TEXT SHOWN —
**********
My live trading room will be up and running very soon. You can keep up to date via my blog page ‘Live Trading Room’
I am a Cable trader, so will be day trading mainly Sterling Pairs. Volume analysis, momentum, dynamic support and resistance is at the heart of our trading. We prefer live trading and live results, no FXbook rubbish or any other implied performance just live trades from start to finish.
My preferred execution platform is an ECN, CTrader from FXpro, you can download the demo version here to play around and trade the superior DOM. Ctrader Demo with FXPro
I have been getting use to volume myself after a lot of practice and study. You get the hang of it after a while by just looking and studying the volume with price action. You get your own view on it after a while. Whether you call it smart money on high volume or more activity. It’s the same. You have buyers and sellers, usually the higher volume is the smart money but I look at it as higher or lower activity. If it is bearish with wider price spread and higher volume I look at it as more activity. Longer wicks to me is either more selling or buying pressure. Whether it be bullish or bearish. I also use support and resistance areas to determine price targets and fundamentals are important. With some practice you will get the hang of it.
Hi Pip. Not open yet. I will eventually. I am developing a trading algo. Want to get that out of the way (Won’t be for sale). Also waiting for the brand trademark to be approved.
Just wanted to mention for me determining which way the trend will go, bullish or bearish based on volume is a bit tricky for me. I mainly use volume to determine the strength of the market. I’ll go back more than several time intervals or bars to help determine the strength of the pair or the general strength overall. Determining the actual direction is more difficult. If it is a weak market, consolidating, low price spread, low volume etc… I’ll look for more supply which would be higher price spread with higher volume for an up move, low price spread with low volume to determine a possibility of a supply setup. I usually determine this when the market is bearish. I usually determine a bearish sentiment when the market is overbought, usually in supply areas. Just a few examples, but volume is definitely a major determination in either a bearish or bullish probability. I do use the MACD to help determine momentum and two or three moving averages, not really necessary but helpful. Sorry about the long comment.
**********
PROBLEMS TO SOLVE —
1: In the trading text, what is the writer's preferred execution platform?
2: Please copy word for word the passage of the trading text that opens with the words containing "My live trading" and closes with "start to finish.".

RECORDS —
**********
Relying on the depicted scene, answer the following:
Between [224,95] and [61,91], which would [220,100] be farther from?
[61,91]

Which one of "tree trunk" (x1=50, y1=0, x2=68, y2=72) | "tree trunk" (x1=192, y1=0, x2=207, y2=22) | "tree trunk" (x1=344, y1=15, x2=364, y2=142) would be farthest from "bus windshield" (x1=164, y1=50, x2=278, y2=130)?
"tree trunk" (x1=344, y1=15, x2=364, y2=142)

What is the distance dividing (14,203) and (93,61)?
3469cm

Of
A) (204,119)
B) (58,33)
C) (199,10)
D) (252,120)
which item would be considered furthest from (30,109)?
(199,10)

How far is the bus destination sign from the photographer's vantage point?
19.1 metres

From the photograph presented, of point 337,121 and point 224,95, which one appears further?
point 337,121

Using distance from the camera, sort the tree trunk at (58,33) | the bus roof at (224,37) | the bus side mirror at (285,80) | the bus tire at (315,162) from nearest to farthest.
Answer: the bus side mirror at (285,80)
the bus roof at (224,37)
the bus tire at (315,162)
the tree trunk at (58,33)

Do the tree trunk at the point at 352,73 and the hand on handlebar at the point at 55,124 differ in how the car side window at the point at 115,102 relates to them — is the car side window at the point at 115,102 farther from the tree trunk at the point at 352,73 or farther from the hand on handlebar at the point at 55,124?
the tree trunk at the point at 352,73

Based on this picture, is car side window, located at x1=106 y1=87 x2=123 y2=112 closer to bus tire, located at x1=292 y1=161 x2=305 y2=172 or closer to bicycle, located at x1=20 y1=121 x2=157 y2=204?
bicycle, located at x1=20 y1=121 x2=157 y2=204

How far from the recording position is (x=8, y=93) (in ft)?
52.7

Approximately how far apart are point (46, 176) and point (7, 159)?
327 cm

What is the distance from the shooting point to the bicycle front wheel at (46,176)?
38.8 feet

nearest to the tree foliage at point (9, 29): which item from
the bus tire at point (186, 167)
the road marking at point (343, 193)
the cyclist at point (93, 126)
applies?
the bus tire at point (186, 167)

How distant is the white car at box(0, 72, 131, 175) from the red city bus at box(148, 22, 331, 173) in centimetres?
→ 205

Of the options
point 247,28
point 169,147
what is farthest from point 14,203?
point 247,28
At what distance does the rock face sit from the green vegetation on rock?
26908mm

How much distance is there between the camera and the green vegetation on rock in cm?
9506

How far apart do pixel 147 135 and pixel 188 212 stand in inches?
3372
**********
THE ANSWERS —
1: CTrader from FXpro, an ECN.

2:
My live trading room will be up and running very soon. You can keep up to date via my blog page ‘Live Trading Room’
I am a Cable trader, so will be day trading mainly Sterling Pairs. Volume analysis, momentum, dynamic support and resistance is at the heart of our trading. We prefer live trading and live results, no FXbook rubbish or any other implied performance just live trades from start to finish.